Shafiul Azim is a secretary and former CEO and managing director of Biman Bangladesh Airlines. He is the former secretary of the Bangladesh Election Commission. He is the former Joint Secretary of the Cabinet Division. He was the additional secretary of the Law and Rules Division of the Cabinet Division.

==Career==
Azim joined the Bangladesh Civil Service in 1995.

In 2009, Azim was elected vice-president of the 15th BCS Forum. He was the deputy director of the Bangladesh Public Administration Training Centre.

Azim was made CEO and managing director of Biman Bangladesh Airlines in December 2022 replacing Zahid Hossain who had faced a scandal over recruitment test leaks. He was previously stationed at the Cabinet Division. He negotiated with Airbus to purchase planes for Biman Bangladesh Airlines. He signed an agreement for code sharing between Biman Bangladesh and Air Canada. He took steps to develop Biman Bangladesh into a smart airlines. Muhammad Faruk Khan, Minister of Civil Aviation and Tourism, ordered Azim to talk to Boeing about problems with the Boeing 787 Dreamliner aircraft. He established a number of new routes for Biman Bangladesh including Dhaka to Rome. He took steps to reduce baggage theft during ground handling. Biman Bangladesh Airlines faced a malware attack under him. In May 2024, Mohammad Jahidul Islam Bhuiyan, former additional secretary at the Prime Minister's Office, replaced him as CEO and managing director of Biman Bangladesh Airlines.
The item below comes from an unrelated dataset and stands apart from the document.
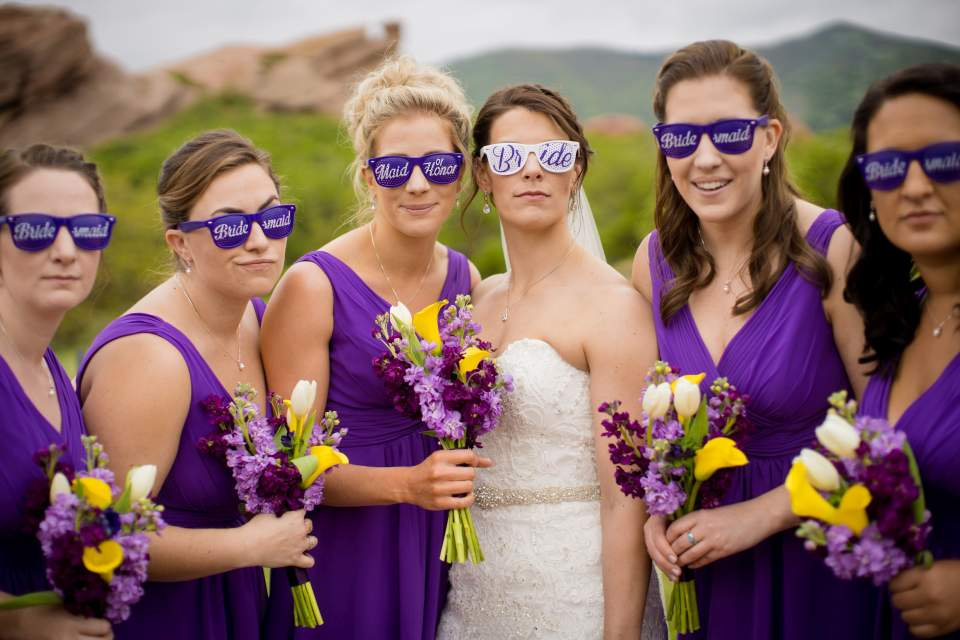 fun photo of bridesmaids wearing wedding party sunglasses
In May 2024, Azim was appointed secretary of the Bangladesh Election Commission replacing Md Jahangir Alam after being promoted to secretary. He approved registration of Ganosamhati Andolon and Gono Odhikar Parishad. In August 2024, following the fall of the Sheikh Hasina led Awami League government, he cancelled a foreign trip by the Chief Election Commissioner of Bangladesh Kazi Habibul Awal. In December 2024, he was removed from office and made an officer on special duty at the Ministry of Public Administration.